▸ **Document passage**:
****************

Size-Incremental Numpy Array in Python

I just came across the need of an incremental Numpy array in Python, and since I haven't found anything I implemented it. I'm just wondering if my way is the best way or you can come up with other ideas.
So, the problem is that I have a 2D array (the program handles nD arrays) for which the size is not known in advance and variable amount of data need to be concatenated to the array in one direction (let's say that I've to call np.vstak a lot of times). Every time I concatenate data, I need to take the array, sort it along axis 0 and do other stuff, so I cannot construct a long list of arrays and then np.vstak the list at once.
Since memory allocation is expensive, I turned to incremental arrays, where I increment the size of the array of a quantity bigger than the size I need (I use 50% increments), so that I minimize the number of allocations.
I coded this up and you can see it in the following code:
class ExpandingArray:
__DEFAULT_ALLOC_INIT_DIM = 10 # default initial dimension for all the axis is nothing is given by the user
__DEFAULT_MAX_INCREMENT = 10 # default value in order to limit the increment of memory allocation
__MAX_INCREMENT = [] # Max increment
__ALLOC_DIMS = [] # Dimensions of the allocated np.array
__DIMS = [] # Dimensions of the view with data on the allocated np.array (__DIMS <= __ALLOC_DIMS)
__ARRAY = [] # Allocated array
def __init__(self,initData,allocInitDim=None,dtype=np.float64,maxIncrement=None):
self.__DIMS = np.array(initData.shape)
self.__MAX_INCREMENT = maxIncrement
if self.__MAX_INCREMENT == None:
self.__MAX_INCREMENT = self.__DEFAULT_MAX_INCREMENT
# Compute the allocation dimensions based on user's input
if allocInitDim == None:
allocInitDim = self.__DIMS.copy()
while np.any( allocInitDim < self.__DIMS ) or np.any(allocInitDim == 0):
for i in range(len(self.__DIMS)):
if allocInitDim[i] == 0:
allocInitDim[i] = self.__DEFAULT_ALLOC_INIT_DIM
if allocInitDim[i] < self.__DIMS[i]:
allocInitDim[i] += min(allocInitDim[i]/2, self.__MAX_INCREMENT)
# Allocate memory
self.__ALLOC_DIMS = allocInitDim
self.__ARRAY = np.zeros(self.__ALLOC_DIMS,dtype=dtype)

****************

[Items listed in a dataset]

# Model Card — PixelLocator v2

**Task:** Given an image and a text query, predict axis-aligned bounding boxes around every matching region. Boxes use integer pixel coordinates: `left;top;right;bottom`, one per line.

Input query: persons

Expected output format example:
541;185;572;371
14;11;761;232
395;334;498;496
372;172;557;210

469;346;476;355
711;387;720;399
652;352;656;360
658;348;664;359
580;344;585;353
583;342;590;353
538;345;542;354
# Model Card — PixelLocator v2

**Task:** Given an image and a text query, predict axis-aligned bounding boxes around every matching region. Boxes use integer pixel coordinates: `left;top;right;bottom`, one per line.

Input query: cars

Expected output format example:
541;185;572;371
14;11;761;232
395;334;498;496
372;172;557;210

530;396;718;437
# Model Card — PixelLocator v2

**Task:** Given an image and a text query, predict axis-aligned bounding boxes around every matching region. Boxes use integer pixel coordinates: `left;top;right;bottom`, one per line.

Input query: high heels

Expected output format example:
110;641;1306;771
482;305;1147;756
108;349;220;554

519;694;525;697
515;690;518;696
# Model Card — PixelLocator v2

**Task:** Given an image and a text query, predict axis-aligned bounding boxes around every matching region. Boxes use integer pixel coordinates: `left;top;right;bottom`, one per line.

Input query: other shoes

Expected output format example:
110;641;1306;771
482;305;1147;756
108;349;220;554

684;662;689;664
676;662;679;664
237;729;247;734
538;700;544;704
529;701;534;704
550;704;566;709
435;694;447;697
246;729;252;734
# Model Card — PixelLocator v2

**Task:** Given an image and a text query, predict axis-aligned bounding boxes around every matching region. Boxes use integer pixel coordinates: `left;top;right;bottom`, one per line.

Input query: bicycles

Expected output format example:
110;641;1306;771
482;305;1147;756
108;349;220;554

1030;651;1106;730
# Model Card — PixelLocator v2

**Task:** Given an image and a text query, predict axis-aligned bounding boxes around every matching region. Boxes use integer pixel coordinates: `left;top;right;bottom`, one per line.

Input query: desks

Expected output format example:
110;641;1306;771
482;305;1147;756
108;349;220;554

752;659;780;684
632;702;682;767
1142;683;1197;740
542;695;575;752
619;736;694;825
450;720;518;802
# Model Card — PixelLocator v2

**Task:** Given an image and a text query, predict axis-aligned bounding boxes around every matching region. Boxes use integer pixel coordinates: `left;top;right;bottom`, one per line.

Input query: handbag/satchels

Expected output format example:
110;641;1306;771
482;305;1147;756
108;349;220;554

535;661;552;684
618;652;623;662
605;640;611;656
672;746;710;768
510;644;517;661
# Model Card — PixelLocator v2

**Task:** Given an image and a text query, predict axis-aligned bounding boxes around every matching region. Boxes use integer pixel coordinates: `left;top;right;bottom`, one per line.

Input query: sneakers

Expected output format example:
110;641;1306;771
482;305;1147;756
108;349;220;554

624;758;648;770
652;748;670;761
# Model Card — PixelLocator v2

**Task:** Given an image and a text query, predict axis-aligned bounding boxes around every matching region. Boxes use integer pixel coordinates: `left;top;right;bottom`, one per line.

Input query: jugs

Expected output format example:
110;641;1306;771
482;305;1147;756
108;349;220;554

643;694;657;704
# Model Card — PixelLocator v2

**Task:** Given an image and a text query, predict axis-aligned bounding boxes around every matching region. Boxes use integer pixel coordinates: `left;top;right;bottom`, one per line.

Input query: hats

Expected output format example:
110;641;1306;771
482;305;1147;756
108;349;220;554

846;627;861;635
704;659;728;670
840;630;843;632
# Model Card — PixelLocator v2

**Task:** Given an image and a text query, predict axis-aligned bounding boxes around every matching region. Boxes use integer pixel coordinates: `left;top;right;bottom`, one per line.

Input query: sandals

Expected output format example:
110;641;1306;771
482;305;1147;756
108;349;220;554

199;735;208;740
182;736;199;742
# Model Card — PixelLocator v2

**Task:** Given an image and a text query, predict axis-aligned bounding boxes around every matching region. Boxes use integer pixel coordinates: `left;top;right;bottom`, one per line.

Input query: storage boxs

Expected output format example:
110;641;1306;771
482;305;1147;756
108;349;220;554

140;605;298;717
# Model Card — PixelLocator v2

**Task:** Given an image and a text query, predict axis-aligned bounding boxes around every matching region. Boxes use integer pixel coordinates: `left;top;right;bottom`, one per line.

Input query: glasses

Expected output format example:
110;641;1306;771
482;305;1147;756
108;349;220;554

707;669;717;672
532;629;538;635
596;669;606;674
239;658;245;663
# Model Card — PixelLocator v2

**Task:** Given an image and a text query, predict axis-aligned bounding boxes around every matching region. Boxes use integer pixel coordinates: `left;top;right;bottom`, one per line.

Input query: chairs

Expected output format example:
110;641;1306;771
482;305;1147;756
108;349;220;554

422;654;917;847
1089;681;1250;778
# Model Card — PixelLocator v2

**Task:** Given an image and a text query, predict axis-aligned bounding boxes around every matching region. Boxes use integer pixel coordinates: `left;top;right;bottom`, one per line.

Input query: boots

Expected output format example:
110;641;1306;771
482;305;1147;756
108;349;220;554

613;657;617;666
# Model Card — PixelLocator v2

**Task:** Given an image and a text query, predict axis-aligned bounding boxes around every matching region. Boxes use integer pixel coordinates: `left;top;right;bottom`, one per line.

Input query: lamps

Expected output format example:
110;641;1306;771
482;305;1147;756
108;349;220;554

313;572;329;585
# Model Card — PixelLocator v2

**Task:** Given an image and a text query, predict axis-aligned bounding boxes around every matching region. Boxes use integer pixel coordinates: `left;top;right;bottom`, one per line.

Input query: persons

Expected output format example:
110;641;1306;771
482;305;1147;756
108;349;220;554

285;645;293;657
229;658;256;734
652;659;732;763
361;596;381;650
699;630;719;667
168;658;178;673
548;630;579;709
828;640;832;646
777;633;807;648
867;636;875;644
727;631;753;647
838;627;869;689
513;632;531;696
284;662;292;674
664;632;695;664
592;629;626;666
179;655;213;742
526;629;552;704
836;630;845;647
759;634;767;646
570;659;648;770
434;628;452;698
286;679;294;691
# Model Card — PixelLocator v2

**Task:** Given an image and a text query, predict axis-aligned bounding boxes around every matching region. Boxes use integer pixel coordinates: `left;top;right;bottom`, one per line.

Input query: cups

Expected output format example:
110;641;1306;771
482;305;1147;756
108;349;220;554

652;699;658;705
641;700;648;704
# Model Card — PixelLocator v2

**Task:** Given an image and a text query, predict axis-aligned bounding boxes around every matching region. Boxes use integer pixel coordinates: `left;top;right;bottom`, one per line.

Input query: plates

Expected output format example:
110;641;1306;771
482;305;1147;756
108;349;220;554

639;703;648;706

****************

▸ **Tasks for this exercise**:
• a. Using the post on size-incremental NumPy arrays, decide whether each statement below agrees with it, and answer yes or no, quoting the deciding words: (i) The author grows the array by 50% increments. (ii) The author builds a long list of arrays and stacks the whole list at once. (iii) The default initial dimension for each axis is 10.
• b. Retype the part of the post on size-incremental NumPy arrays between "I coded this" and "(__DIMS <= __ALLOC_DIMS)", inclusive.

▸ **List of solutions**:
• a.
(i) Yes: "I use 50% increments"
(ii) No: "so I cannot construct a long list of arrays and then np.vstak the list at once"
(iii) Yes: "__DEFAULT_ALLOC_INIT_DIM = 10"

• b.
I coded this up and you can see it in the following code:
class ExpandingArray:
__DEFAULT_ALLOC_INIT_DIM = 10 # default initial dimension for all the axis is nothing is given by the user
__DEFAULT_MAX_INCREMENT = 10 # default value in order to limit the increment of memory allocation
__MAX_INCREMENT = [] # Max increment
__ALLOC_DIMS = [] # Dimensions of the allocated np.array
__DIMS = [] # Dimensions of the view with data on the allocated np.array (__DIMS <= __ALLOC_DIMS)